Our paper then seeks to understand why skills predict metropolitan area population growth throughout the United States since 1970. Like previous papers on this topic by Jesse Shapiro, we find that the skills-growth link occurs primarily because more educated places have become steadily more productive. In the West, there is also some evidence that suggests that skilled areas have quality-of-life amenities that people increasingly value, but that that isn’t true across the nation more generally.

The impact of sunshine, as measured by average January temperature, on population growth is more complicated. From the 1790s to the 1860s, population grew more quickly in the colder counties east of the Mississippi, which helped ensure that the Union enjoyed a healthy demographic advantage at the start of the Civil War. But after 1870, warmer states grew more quickly for four decades. Between 1870 and 1910, the population of the South increased by nearly 140 percent, while the population of the Midwest increased by 130 percent and the Northeast increased by 110 percent. The growth was particularly strong in the least dense Southern states, which may reflect the increasing spread of railroads into those areas after the Civil War.

But after 1910, the connection — within Eastern counties — between January temperature and population growth disappeared until the 1960s. During those decades, the Great Lakes areas expanded. Areas that had once been centers for shipping natural resources grew as great manufacturing hubs. Proximity to the Great Lakes predicts population growth before 1870 and then after 1910, but not between. Chicago, Cleveland, Detroit and their surrounding areas all boomed as Americans moved from farms to factories.

After 1960, trends changed again. The South came roaring back after World War II and the Great Lakes region became known as the Rust Belt. While the pre-World War II South was hardly known for being friendly to outsiders, the post-World War II South adopted right-to-work laws that helped lure manufacturing to its lower costs. The decline of Jim Crow, a victory for racial justice, also made the South more politically competitive and less frightening to outside investors.

Over the last decade, January temperature continues to predict growth throughout the entire United States. This connection reflects economic productivity, but also the ease of construction in less regulated areas. Atlanta, Dallas, Houston and Phoenix grew more than any other metropolitan areas since 2000 because they combined economic productivity with a regulatory environment that encouraged, rather than stifled, new building.

Sun and skills are not opposites.

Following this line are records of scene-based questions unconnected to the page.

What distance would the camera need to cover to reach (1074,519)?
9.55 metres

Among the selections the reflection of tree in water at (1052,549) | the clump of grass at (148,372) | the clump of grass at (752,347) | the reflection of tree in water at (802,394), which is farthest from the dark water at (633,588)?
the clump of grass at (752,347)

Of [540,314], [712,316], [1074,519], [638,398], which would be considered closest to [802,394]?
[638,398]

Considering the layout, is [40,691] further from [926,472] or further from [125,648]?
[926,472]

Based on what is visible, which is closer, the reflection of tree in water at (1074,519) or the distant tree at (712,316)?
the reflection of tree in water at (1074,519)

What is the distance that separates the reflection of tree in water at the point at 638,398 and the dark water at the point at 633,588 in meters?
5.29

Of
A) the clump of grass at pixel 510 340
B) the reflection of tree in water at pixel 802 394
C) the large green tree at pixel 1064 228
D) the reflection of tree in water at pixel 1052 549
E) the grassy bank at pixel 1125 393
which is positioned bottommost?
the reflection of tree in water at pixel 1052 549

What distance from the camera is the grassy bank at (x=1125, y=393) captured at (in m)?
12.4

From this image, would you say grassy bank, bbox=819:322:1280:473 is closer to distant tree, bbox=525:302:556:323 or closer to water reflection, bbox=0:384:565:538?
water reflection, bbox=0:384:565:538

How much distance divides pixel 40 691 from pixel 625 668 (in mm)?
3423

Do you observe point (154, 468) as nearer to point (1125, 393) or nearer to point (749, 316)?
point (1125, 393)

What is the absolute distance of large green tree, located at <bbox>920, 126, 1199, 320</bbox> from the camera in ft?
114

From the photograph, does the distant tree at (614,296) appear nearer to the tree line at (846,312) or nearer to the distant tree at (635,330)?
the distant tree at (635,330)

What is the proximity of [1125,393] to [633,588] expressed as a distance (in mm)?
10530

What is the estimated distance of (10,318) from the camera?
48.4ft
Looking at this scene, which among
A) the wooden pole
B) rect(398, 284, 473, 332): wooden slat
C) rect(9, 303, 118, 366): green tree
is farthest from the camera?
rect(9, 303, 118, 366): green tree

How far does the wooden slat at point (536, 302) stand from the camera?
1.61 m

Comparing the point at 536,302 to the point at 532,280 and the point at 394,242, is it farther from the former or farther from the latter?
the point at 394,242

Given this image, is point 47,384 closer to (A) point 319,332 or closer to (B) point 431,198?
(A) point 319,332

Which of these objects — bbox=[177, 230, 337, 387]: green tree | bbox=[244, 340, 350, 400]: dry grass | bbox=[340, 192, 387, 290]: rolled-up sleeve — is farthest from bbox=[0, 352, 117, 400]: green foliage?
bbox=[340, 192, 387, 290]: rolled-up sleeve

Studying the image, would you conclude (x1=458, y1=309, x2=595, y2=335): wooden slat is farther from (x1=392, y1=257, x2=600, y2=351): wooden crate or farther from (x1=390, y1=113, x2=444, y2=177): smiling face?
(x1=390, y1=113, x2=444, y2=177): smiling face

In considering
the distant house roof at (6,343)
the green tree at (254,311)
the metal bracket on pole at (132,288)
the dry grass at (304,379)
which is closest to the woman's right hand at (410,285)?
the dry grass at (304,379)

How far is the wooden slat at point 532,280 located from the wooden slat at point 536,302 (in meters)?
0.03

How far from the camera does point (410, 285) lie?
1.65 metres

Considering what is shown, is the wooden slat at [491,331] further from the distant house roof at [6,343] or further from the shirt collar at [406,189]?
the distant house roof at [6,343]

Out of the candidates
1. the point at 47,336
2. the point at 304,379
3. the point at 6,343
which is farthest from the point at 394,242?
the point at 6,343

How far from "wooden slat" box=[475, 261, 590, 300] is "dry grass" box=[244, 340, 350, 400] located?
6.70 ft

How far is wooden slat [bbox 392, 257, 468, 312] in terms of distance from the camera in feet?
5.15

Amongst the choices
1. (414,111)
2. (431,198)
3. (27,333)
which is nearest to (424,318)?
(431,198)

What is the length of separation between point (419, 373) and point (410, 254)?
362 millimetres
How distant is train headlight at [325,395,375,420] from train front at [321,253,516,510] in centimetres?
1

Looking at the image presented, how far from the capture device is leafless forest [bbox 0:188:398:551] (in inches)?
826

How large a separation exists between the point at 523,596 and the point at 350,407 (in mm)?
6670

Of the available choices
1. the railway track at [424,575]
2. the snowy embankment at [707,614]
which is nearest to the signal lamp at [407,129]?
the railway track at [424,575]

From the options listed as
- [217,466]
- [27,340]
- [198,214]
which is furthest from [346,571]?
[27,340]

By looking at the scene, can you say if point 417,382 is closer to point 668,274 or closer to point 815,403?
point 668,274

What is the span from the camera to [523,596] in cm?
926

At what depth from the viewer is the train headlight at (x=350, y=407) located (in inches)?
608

There are plenty of skilled metropolitan areas, like Atlanta and Charlotte, in the Sun Belt. But at the extreme, sunshine and skills do represent two models of American success. Colder, skilled areas, like Boston, succeed because education makes up for a difficult regulatory environment, especially toward new construction. Warmer, less skilled areas succeed because limited regulation and natural resources make up for limited human capital.

For America to be successful in the 21st century, it is going to need the power inherent in both Houston and Boston. It will need unleashed human capital, and that’s why our nation needs to invest heavily in our children and in policy reforms that will make entrepreneurship easier and less expensive.